The Celtic captain goes into the Euro 2016 qualifier against Georgia in Tbilisi on the back of a major disappointment at club level, having seen his hopes of Champions League football this season crushed by last week’s defeat in Malmö.

It was another setback for the overall reputation of Scottish football and Brown accepts a level of responsibility to restore faith in the standing of the national sport.

“The game’s been through hard times and we need to pick it up somehow,” said the 30-year-old midfielder. “So if we could reach the Euros in France next year and then aim for the World Cup two years after that, it would help. We need people to believe in Scotland again.

“We hear so many people being negative about Scottish football in general, especially over the last couple of weeks with the European club results and whatever, so we need to believe in ourselves more than ever.

“It’s a good thing for me to be here so soon after Malmö, because it spurs you on.
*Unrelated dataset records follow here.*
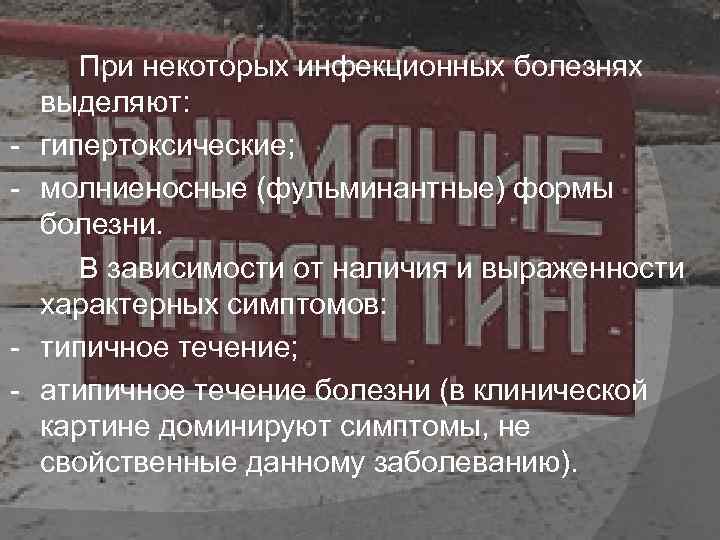 При некоторых инфекционных болезнях выделяют:
- гипертоксические;
- молниеносные (фульминантные) формы болезни.

В зависимости от наличия и выраженности характерных симптомов:
- типичное течение;
- атипичное течение болезни (в клинической картине доминируют симптомы, не свойственные данному заболеванию).

ВНИМАНИЕ КАРАНТИН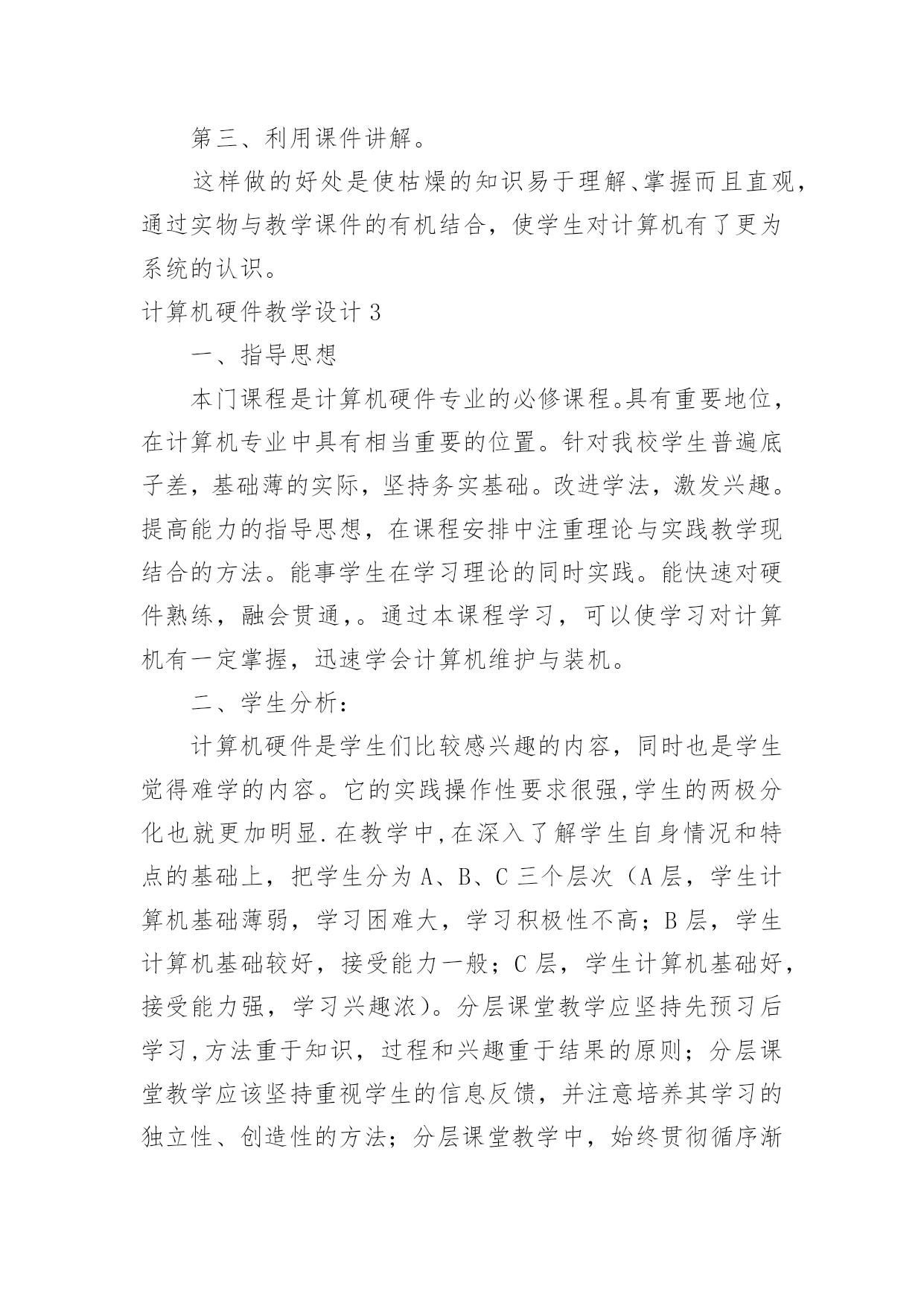 第三、利用课件讲解。

这样做的好处是使枯燥的知识易于理解、掌握而且直观，通过实物与教学课件的有机结合，使学生对计算机有了更为系统的认识。

计算机硬件教学设计 3

一、指导思想

本门课程是计算机硬件专业的必修课程。具有重要地位，在计算机专业中具有相当重要的位置。针对我校学生普遍底子差，基础薄的实际，坚持务实基础。改进学法，激发兴趣。提高能力的指导思想，在课程安排中注重理论与实践教学现结合的方法。能事学生在学习理论的同时实践。能快速对硬件熟练，融会贯通，。通过本课程学习，可以使学习对计算机有一定掌握，迅速学会计算机维护与装机。

二、学生分析：

计算机硬件是学生们比较感兴趣的内容，同时也是学生觉得难学的内容。它的实践操作性要求很强,学生的两极分化也就更加明显.在教学中,在深入了解学生自身情况和特点的基础上，把学生分为 A、B、C 三个层次（A 层，学生计算机基础薄弱，学习困难大，学习积极性不高；B 层，学生计算机基础较好，接受能力一般；C 层，学生计算机基础好，接受能力强，学习兴趣浓）。分层课堂教学应坚持先预习后学习,方法重于知识，过程和兴趣重于结果的原则；分层课堂教学应该坚持重视学生的信息反馈，并注意培养其学习的独立性、创造性的方法；分层课堂教学中，始终贯彻循序渐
It’s a different occasion in a lot of ways – but the same one for me, really.

“The Champions League is behind me now, this is a different team, different competition, different bunch of boys. But of course what happened last week drives you on. I wanted to get through and it’s a big, big miss.

“But now there is the chance to take Scotland to the Euros, we’re playing Germany at Hampden on Monday after this game in Georgia and there’s so much to look forward to. Last week was last week. We’re here to concentrate on Scotland now.

“People are always looking for the banana skin when we play. But it’s our job to think differently, to get the rest of the country believing in us and in the Scottish game.

“Of course it would be agonising if we didn’t make it to the Euros now after what has been such a good campaign, but that’s thinking about the negatives and we need to think positive.

“It’s not a case of thinking about blowing it. We’ve still got a few games to go and qualification is up for grabs.

“We’re a squad who really enjoys training and playing under a gaffer who’s so enthusiastic it’s unreal, so we need to take that into every game. Gordon Strachan has done a great job in that respect. He’s been incredible with us, with everyone.”

One of the biggest challenges facing Brown and his team-mates in Tbilisi will be the stifling heat, with the temperature expected to be not much less than 30 degrees even at the local kick-off time of 8pm tonight.

It evokes memories of the day Scotland’s 2010 World Cup qualification hopes melted in Skopje seven years ago when Brown was a member of the side which suffered a damaging 1-0 defeat by Macedonia.

“Aye, that was nice and cool!” he recalled. “It was lovely. There was me and Barry Robson in the middle of the park with two faces that looked like lobsters. We were dehydrated right away but you just need to deal with it.

“As a team, you can’t go chasing the opposition all the time and we will need to keep the ball better than we did that day.

“Georgia will try to use the conditions to their advantage. They’ll try and keep the ball and make us defend more and try to press them but when we’ve got the ball we’ll do the exact same to them – and we’ve got the players who can make things happen in the blink of an eye.”